** EXTRACT TO READ **

----------

That is the question that I’ve been pondering while reading through the 2019 Higher Education Edition, released at the end of April.

Each year, I find myself eagerly anticipating reading the Horizon Report, as it is good fun to think about the technologies that we will be using on campus in 5 years.  And then, each year the Horizon Report leaves me disappointed, as I come away from reading the document thinking that the Report thinking that it is asking the wrong questions.

The flaw in the Horizon Report, as I see it, is that technology is treated as an end -  rather than a means.

The most exciting part of the Report, the time to adoption section, is also the most problematic.  The 2019 Report forecasts one year for mobile learning and analytics technologies, two to three year for mixed reality and artificial intelligence, and four to five year time horizons for the adoption of blockchain and virtual assistants.

What is left unanalyzed in the Horizon Report is the question of what these technologies might mean for postsecondary outcomes such as institutional viability and resilience, faculty labor market practices, or student costs?

A list of expected dates of when technologies will mature does little to inform the strategic thinking of educational leaders. A better approach for future Horizon Reports may be to start with a problem and then work backward to analyze how emerging educational technologies may be deployed or utilized to that challenge.

----------

** RECORDS PROVIDED **
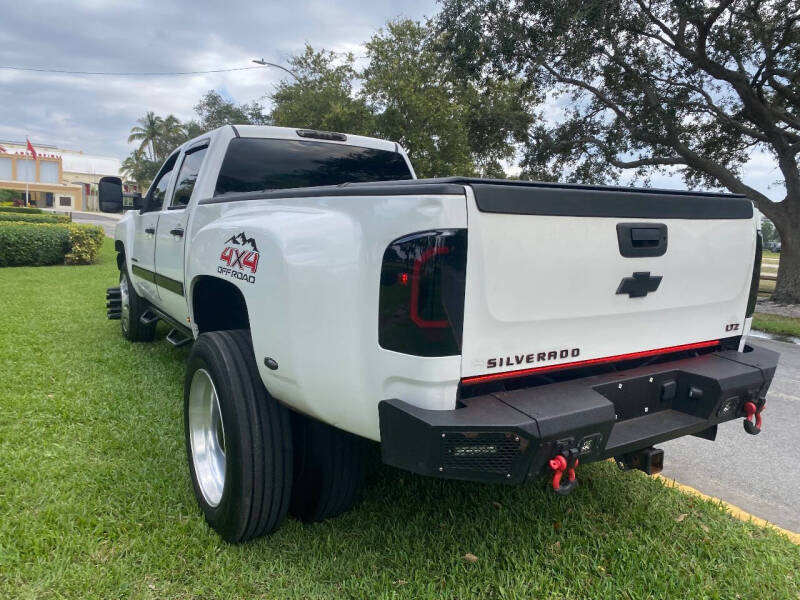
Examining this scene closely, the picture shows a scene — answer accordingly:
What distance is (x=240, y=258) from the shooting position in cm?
258

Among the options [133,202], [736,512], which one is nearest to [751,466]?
[736,512]

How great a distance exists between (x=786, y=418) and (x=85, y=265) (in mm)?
15397

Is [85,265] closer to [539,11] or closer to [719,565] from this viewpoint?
[539,11]

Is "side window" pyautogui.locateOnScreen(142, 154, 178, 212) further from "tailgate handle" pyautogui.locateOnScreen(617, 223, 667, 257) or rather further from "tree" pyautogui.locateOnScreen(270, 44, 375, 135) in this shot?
"tree" pyautogui.locateOnScreen(270, 44, 375, 135)

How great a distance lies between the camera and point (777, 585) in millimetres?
2402

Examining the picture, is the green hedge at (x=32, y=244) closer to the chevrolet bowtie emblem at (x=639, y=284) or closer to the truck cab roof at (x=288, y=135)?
the truck cab roof at (x=288, y=135)

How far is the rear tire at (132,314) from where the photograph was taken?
5.93 metres

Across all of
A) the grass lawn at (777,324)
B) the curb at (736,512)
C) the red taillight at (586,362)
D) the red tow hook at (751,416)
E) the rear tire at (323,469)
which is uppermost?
the red taillight at (586,362)

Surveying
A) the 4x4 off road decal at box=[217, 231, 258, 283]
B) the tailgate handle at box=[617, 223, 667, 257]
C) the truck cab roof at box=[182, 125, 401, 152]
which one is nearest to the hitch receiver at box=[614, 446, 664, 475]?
the tailgate handle at box=[617, 223, 667, 257]

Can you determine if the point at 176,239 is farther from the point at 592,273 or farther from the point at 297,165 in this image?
the point at 592,273

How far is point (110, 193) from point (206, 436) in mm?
3168

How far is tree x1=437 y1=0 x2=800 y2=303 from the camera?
11.9m

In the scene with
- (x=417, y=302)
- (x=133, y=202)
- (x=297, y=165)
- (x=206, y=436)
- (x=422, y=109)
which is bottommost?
(x=206, y=436)

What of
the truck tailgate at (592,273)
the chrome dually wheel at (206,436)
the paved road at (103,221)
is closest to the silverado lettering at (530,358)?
the truck tailgate at (592,273)
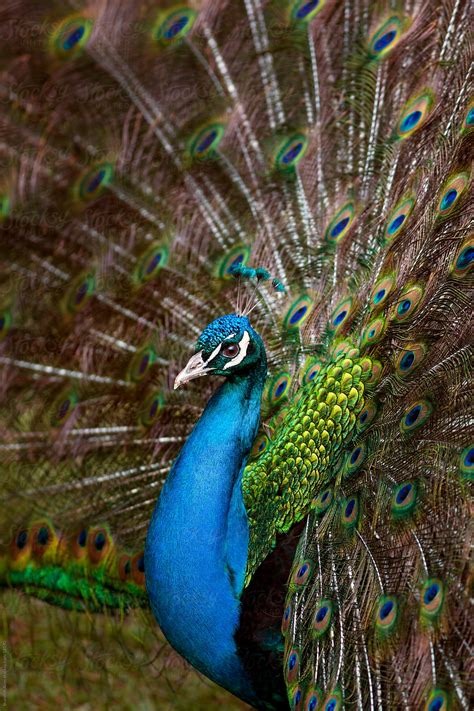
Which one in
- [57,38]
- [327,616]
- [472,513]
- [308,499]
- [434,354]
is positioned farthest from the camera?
[57,38]

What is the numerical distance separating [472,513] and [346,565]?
278mm

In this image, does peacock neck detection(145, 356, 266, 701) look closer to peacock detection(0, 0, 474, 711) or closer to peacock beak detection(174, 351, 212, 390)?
peacock detection(0, 0, 474, 711)

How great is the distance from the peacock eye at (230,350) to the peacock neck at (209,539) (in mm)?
67

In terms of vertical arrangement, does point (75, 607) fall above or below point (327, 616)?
below

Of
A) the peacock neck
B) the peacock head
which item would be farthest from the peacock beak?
the peacock neck

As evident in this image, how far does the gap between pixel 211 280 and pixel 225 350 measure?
63 centimetres

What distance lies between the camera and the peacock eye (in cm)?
173

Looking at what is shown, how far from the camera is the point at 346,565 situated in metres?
1.62

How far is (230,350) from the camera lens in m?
1.74

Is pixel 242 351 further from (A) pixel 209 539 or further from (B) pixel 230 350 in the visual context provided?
(A) pixel 209 539

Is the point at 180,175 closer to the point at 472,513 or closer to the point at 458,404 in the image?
the point at 458,404

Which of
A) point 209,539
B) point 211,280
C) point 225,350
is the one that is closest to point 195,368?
point 225,350

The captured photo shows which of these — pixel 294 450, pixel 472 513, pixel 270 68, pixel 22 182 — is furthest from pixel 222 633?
pixel 270 68

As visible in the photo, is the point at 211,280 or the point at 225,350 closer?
the point at 225,350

----------

** EXERCISE REQUIREMENTS **
a – Say whether each statement agrees with the Horizon Report piece. Answer yes or no for each, quoting the deciding words of the piece.
(i) The 2019 Higher Education Edition came out at the end of April.
(ii) The Report forecasts a one-year time horizon for blockchain.
(iii) The writer finds the time to adoption section both the most exciting and the most problematic part of the Report.
b – Resume the Horizon Report piece, starting right after its final sentence.
None of the items is needed here.

** EXERCISE RESPONSES **
a –
(i) Yes: "released at the end of April."
(ii) No: "four to five year time horizons for the adoption of blockchain and virtual assistants."
(iii) Yes: "The most exciting part of the Report, the time to adoption section, is also the most problematic."

b –
We would likely have little difficulty brainstorming a list of challenges in higher education. A few suggestions might include:

  • Rapidly declining institutional revenues due to demographic shifts and lower levels of public funding, in conjunction with rising costs.
  • Continued erosion of the quality of faculty career opportunities, including growing levels of adjunctification and threats to faculty autonomy and job security.
  • The likelihood that the demand for residential master’s programs will rapidly decline.
  • The growing debate about the role of for-profit providers (OPMs) playing a larger role in the core educational function of institutions, and the question of how institutional leaders should evaluate and manage potential partnerships.
  • The challenge of finding a path to economic sustainability for tuition-dependent residential institutions.

Those are only five challenges faced within the higher ed ecosystem.  No doubt we could brainstorm others.

Once we identify the challenges, the interesting question is, how might emerging technologies (on the horizon) play a role?

How might brave, risk-taking, and forward-thinking college and university leaders push the adoption and use of new methods and technologies to meet the next set of challenges faced by their institution? This is not to argue that technology is ever the only or even the correct, solution for the problems faced by colleges and universities.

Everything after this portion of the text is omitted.